9.2
Medicolegal Issues in Endodontics
Garry L. Myers
Objectives
At the end of this case, the reader should understand (i) the difference between adverse clinical events and dental negligence, (ii) what defines the ‘Standard of Care’, (iii) some basic risk management principles and (iv) the importance of dental ethics.
Introduction
A 72‐year‐old female was referred by her general dentist for a consultation to evaluate pain symptoms that had developed two months following the completion of root canal treatment on the lower left first molar (LL6).
Chief Complaint
The patient’s chief complaint was expressed as ‘I am having pain when I chew on my left side’. These symptoms had been present for six weeks (although they had briefly subsided after she had been prescribed a course of antibiotics by her dentist before the symptoms returned). She reported no spontaneous or thermal pain when she first presented to the office for the consultation.
Medical History
The patient reported that she had mild hypertension and mild kidney problems (reduced function of the kidneys). She was currently taking the medication enalapril and reported that she was allergic to sulfa drugs.
Dental History
She presented to her dentist with a toothache. After the tooth had been assessed, root canal treatment had been initiated on tooth LL6. She returned to the office three weeks later and reported that her symptoms had resolved, and therefore root canal was completed. Two months later she developed pain localised to the lower left quadrant and after a discussion she was referred to an endodontist for a specialist consultation.

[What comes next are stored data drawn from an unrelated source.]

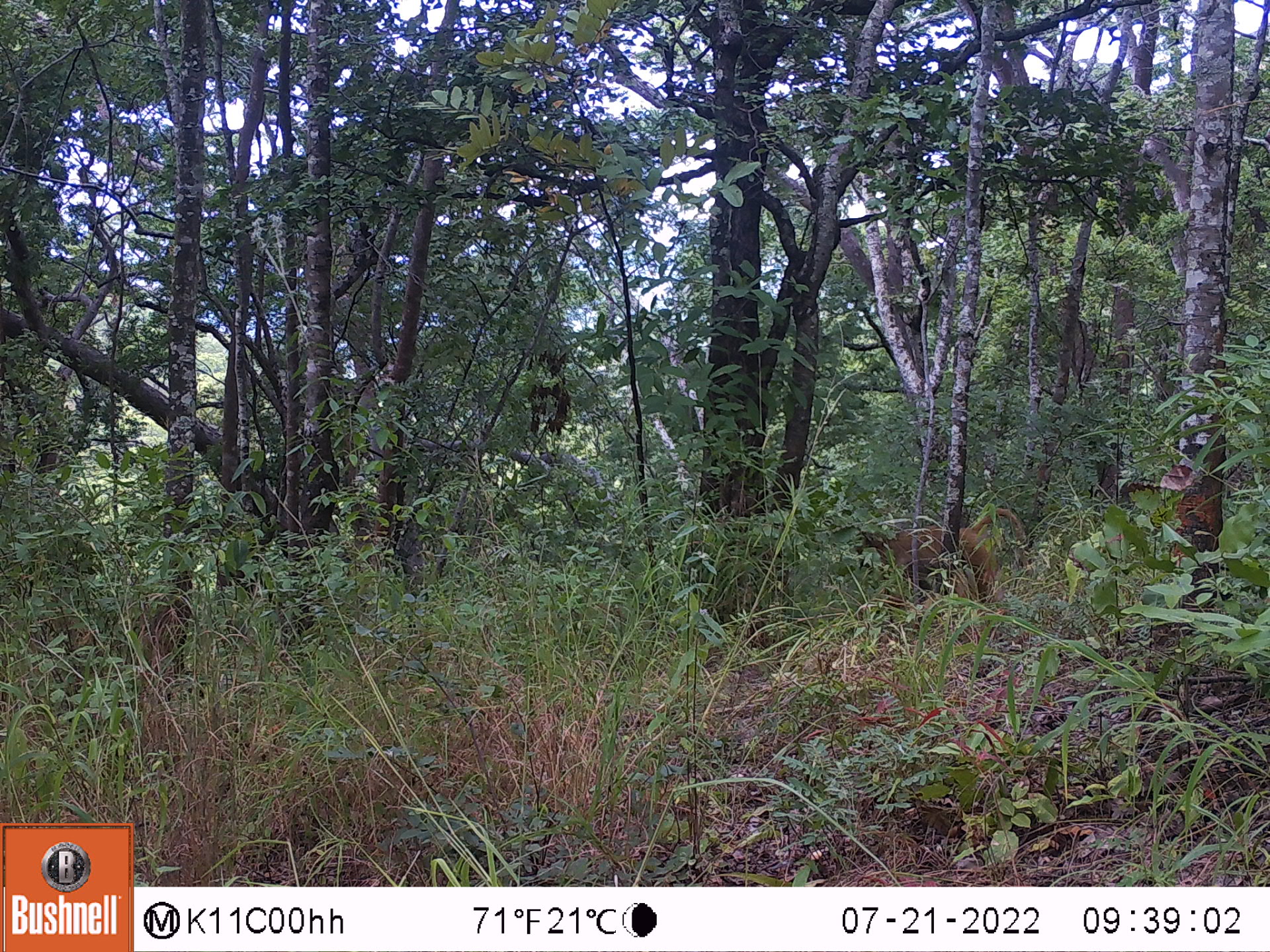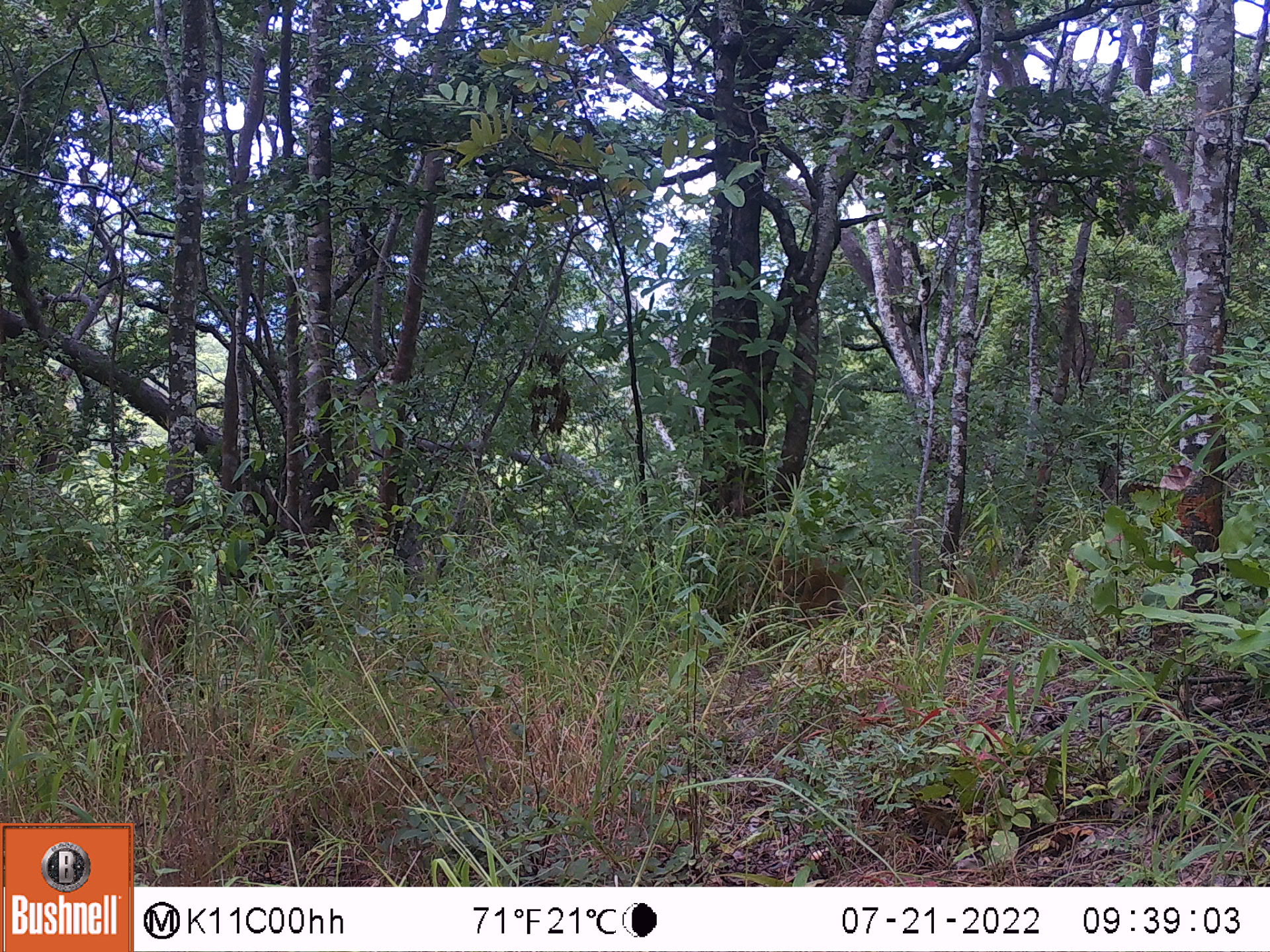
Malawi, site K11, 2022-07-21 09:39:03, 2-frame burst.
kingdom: Animalia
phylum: Chordata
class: Mammalia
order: Primates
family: Cercopithecidae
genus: Papio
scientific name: Papio cynocephalus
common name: yellow baboon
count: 1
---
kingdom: Animalia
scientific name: Animalia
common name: other animal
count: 1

Clinical and Radiographic Examination
The extraoral examination was unremarkable. The intraoral exam confirmed that the soft tissues were healthy. The LL6 was tender to percussion; there were no other signs of endodontic or periodontal disease in the lower left quadrant. The LL6 was restored with a porcelain fused to metal crown that had an access cavity restored with a composite resin restoration. Periodontal probing depths were all 2–3 mm. Teeth LL5 and LL7 responded normally to all sensibility testing.
A periapical radiograph showed that endodontic treatment had been carried out on LL6. However, the following were noted: (i) a furcation perforation was evident with obturation materials and a separated instrument in the bony furcation area down to the root apex, (ii) the mesial canals were untreated and (iii) the distal canal had been accessed, but the obturation was well short of the canal terminus (Figure 9.2.1a).
On further discussion with the patient, it was evident that she was unaware of the separated instrument that had been left behind from the prior treatment. She also expressed that she was very unhappy with her dentist and that he had refunded her fees incurred for treatment provided on LL6. On review of the referral paperwork, no mention was made regarding the separated instrument from the general dentist’s endodontic treatment.
Diagnosis and Treatment Planning
What was the diagnosis?
Previously treated LL6 associated with symptomatic apical periodontitis.
The patient was informed about the separated instrument along with the furcation perforation and untreated canals. A questionable prognosis was given.
What were the treatment options?
- Non‐surgical retreatment, with the understanding that it would be unlikely that the separated instrument could be retrieved with this option.
- Surgical treatment of tooth LL6, which would include removal of the separated instrument.
- A combination of the previous two choices.
- Extraction of tooth LL6.
- No further treatment at this time, although it was mentioned that symptoms would probably not resolve on their own.
After discussing the various treatment options with the patient, non‐surgical retreatment was planned as she did not want to have the tooth extracted if at all possible.